Todd Nabozniak cuts away a door of a car as the Calgary fire department held a vehicle extrication demonstration yesterday. As the automobile industry changes material use and building practices in vehicles, the CFD has had to make changes to keep up with the evolving technology.






"The sooner we can get people out of a vehicle, the better the chances of survival."






Calgarians trapped in their vehicles following collisions can expect to be rescued quicker after the city fire department invested $1 million in new extrication equipment.





Calgary fire department deputy chief of operations Steve Dongworth told reporters the vehicle equipment will allow firefighters to rescue people from collisions faster than before.





“The new vehicle extraction equipment will allow firefighters to remove patients from vehicles within 10 minutes, and the sooner we can get people out of a vehicle, the better the chances of survival,” Dongworth said.

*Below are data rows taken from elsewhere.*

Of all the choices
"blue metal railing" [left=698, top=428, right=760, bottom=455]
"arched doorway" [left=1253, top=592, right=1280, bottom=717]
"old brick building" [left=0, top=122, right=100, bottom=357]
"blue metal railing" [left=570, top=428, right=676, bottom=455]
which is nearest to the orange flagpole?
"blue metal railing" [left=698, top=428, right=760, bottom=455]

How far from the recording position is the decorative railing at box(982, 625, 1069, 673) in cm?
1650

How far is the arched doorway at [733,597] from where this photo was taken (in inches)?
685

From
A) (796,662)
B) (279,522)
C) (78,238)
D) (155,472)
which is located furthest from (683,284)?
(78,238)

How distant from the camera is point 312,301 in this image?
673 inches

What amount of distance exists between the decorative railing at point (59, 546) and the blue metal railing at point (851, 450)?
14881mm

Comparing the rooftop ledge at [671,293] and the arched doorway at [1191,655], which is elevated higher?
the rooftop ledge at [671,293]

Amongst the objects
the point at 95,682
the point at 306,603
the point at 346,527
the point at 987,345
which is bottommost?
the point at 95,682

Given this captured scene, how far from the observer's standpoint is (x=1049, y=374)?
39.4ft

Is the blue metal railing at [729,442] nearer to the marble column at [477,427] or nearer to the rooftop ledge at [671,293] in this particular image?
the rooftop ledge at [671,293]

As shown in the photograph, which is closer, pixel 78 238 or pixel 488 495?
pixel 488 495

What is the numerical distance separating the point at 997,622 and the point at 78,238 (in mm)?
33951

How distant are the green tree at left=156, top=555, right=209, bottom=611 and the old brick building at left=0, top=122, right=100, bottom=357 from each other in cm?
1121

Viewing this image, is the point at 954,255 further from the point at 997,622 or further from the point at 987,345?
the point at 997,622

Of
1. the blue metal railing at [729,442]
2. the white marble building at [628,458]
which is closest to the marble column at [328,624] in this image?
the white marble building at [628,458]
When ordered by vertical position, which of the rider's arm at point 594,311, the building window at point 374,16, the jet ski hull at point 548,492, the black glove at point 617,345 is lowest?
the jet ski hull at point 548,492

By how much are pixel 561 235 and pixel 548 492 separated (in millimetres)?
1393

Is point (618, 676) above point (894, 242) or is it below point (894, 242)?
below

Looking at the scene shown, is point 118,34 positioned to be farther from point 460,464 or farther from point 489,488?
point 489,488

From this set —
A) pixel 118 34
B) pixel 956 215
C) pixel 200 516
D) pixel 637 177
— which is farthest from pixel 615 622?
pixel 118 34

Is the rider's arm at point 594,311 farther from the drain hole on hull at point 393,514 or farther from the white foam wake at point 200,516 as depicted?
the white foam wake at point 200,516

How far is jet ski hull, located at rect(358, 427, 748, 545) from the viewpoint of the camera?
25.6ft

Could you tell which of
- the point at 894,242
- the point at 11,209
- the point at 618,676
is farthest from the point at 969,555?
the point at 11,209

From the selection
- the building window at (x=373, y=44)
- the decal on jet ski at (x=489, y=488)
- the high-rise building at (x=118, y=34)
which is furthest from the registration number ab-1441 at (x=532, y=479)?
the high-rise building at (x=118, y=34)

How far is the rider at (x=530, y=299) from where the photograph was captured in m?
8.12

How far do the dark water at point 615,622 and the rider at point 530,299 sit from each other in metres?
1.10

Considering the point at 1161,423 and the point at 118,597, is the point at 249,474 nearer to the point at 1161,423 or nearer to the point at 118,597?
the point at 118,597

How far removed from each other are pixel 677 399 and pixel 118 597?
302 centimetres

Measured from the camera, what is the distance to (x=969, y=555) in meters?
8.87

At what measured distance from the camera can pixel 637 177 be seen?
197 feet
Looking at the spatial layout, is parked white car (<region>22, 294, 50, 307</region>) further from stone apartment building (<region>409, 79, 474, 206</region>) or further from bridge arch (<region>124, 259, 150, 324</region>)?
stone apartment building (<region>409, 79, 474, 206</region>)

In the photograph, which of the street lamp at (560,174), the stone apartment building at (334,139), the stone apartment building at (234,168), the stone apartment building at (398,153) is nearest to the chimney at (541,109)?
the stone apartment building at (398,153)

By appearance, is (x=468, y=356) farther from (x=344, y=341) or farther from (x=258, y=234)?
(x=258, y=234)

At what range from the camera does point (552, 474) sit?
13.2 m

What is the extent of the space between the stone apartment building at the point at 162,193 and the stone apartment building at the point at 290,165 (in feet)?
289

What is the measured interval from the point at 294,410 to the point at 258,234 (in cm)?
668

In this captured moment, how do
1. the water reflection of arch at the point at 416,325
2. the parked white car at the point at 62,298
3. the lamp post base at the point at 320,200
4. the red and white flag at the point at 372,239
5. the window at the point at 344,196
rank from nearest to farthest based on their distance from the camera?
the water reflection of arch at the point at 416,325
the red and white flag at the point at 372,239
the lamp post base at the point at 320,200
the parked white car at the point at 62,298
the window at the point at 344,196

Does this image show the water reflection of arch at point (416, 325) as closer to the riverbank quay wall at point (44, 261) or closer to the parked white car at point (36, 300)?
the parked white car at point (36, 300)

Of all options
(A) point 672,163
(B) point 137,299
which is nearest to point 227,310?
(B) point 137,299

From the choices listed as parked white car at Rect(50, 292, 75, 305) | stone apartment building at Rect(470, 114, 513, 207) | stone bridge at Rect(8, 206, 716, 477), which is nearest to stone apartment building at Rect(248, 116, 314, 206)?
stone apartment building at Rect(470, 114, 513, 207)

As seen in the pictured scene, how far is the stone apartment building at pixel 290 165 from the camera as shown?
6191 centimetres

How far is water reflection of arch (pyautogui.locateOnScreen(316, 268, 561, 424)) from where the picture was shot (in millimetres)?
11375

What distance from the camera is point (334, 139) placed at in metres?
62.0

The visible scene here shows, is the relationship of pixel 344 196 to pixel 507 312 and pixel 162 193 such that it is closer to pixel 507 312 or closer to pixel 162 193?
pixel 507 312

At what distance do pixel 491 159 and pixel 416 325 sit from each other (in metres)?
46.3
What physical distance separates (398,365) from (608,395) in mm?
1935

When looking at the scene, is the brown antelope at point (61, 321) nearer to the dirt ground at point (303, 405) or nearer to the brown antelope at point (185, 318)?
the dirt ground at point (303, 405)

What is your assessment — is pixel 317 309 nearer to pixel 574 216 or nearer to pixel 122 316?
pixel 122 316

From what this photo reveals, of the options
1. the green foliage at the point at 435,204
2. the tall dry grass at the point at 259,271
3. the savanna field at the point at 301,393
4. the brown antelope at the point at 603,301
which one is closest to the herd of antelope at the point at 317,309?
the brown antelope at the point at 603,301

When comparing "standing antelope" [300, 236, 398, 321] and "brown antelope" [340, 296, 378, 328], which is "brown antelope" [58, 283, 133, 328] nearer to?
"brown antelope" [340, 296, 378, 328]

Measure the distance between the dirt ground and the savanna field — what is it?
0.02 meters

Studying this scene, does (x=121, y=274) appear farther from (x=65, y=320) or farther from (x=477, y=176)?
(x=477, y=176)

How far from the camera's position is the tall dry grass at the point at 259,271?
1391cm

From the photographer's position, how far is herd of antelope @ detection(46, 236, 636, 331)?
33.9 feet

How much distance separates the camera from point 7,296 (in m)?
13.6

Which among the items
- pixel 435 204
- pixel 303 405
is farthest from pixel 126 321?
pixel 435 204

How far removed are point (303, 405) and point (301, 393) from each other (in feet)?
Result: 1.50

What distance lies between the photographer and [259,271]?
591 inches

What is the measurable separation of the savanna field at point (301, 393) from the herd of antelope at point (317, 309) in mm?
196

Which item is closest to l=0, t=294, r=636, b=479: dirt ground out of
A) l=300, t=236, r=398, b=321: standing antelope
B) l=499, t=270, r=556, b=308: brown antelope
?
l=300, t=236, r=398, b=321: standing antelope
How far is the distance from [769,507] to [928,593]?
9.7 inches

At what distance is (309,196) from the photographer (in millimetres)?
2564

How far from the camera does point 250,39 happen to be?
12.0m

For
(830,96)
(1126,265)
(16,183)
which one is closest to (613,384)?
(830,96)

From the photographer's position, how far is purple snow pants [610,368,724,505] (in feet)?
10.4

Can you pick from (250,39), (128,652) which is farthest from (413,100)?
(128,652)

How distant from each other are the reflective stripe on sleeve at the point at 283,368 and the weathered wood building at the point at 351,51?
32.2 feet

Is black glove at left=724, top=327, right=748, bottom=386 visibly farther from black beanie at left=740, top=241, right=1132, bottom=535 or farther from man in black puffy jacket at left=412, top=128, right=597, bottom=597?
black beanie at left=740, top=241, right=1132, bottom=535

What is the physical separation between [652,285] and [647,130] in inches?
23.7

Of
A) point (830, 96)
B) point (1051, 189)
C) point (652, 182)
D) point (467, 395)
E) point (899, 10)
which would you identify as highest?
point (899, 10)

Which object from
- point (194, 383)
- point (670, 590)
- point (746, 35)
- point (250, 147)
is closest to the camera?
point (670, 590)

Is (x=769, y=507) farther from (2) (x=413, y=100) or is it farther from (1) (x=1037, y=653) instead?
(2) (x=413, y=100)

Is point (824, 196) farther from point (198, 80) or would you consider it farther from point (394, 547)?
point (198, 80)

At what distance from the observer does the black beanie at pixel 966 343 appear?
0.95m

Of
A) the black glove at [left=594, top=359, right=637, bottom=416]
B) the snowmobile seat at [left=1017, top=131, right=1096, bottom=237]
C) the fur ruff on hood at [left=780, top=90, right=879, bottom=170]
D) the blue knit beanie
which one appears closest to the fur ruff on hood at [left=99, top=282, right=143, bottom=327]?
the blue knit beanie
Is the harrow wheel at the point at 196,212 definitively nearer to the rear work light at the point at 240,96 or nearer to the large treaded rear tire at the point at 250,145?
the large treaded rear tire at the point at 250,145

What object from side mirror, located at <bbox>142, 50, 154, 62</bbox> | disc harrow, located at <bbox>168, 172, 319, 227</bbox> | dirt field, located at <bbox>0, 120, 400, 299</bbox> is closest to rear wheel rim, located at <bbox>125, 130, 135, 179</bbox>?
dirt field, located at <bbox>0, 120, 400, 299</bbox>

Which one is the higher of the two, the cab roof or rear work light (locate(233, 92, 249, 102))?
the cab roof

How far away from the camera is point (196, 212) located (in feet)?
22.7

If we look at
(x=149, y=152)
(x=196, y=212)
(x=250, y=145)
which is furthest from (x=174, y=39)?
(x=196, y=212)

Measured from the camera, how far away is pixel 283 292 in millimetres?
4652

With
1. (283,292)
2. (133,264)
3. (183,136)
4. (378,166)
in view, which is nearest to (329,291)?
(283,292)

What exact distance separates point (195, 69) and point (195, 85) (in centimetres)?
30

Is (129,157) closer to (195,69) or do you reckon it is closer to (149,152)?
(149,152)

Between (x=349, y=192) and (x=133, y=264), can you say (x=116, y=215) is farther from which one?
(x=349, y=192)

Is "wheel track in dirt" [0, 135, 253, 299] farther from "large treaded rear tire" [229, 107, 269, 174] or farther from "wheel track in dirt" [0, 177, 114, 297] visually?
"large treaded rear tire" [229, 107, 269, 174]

Vehicles with added features help protect motorists in accidents but make it more difficult for fire fighters to extricate, according to vehicle extraction specialist Randy Schmitz of the Calgary fire department.





“Newer vehicles with increased safety features such as side-impact and roof-curtain airbags and reinforced steel pillars make vehicle extractions more complicated and dangerous,” Schmitz said.





According to the department there has been an increase in vehicle collisions due to population and traffic but another problem is cellphone usage while driving.





“There has been a noticeable increase in accidents resulting from cellphone use over the last three to four years. And people are also driving faster for a variety of reasons,” Schmitz said.





Besides replacing rescue vehicles, the department added combination cutter and spreader tools, as well as adding the tools to pumper trucks allowing firefighters to start extricating vehicles sooner.